The line with "Case of Louisiana" marks the start; please set it down along with all later lines through the end of the material, exactly, leaving out pictures.

§ **INPUT DATA**:
..............................

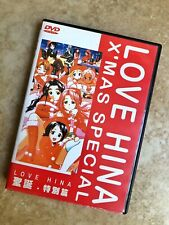 Love Hina Christmas Xmas Movie Anime Japanese Dvd
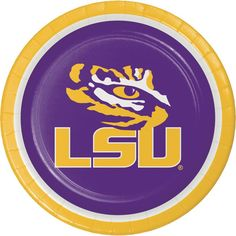 Case of Louisiana State University 8.75'' Dinner Plates (96/case)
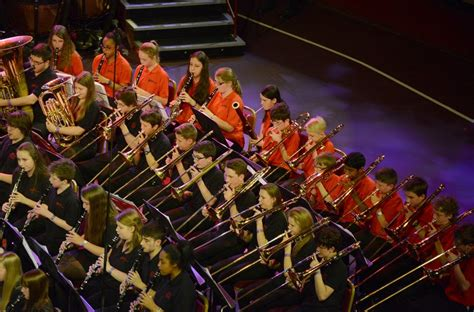 one fm new year song 2015 massed band is for 2015 pictures from the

..............................

§ **SOLUTION TO THIS PROBLEM**:
 Case of Louisiana State University 8.75'' Dinner Plates (96/case)
 one fm new year song 2015 massed band is for 2015 pictures from the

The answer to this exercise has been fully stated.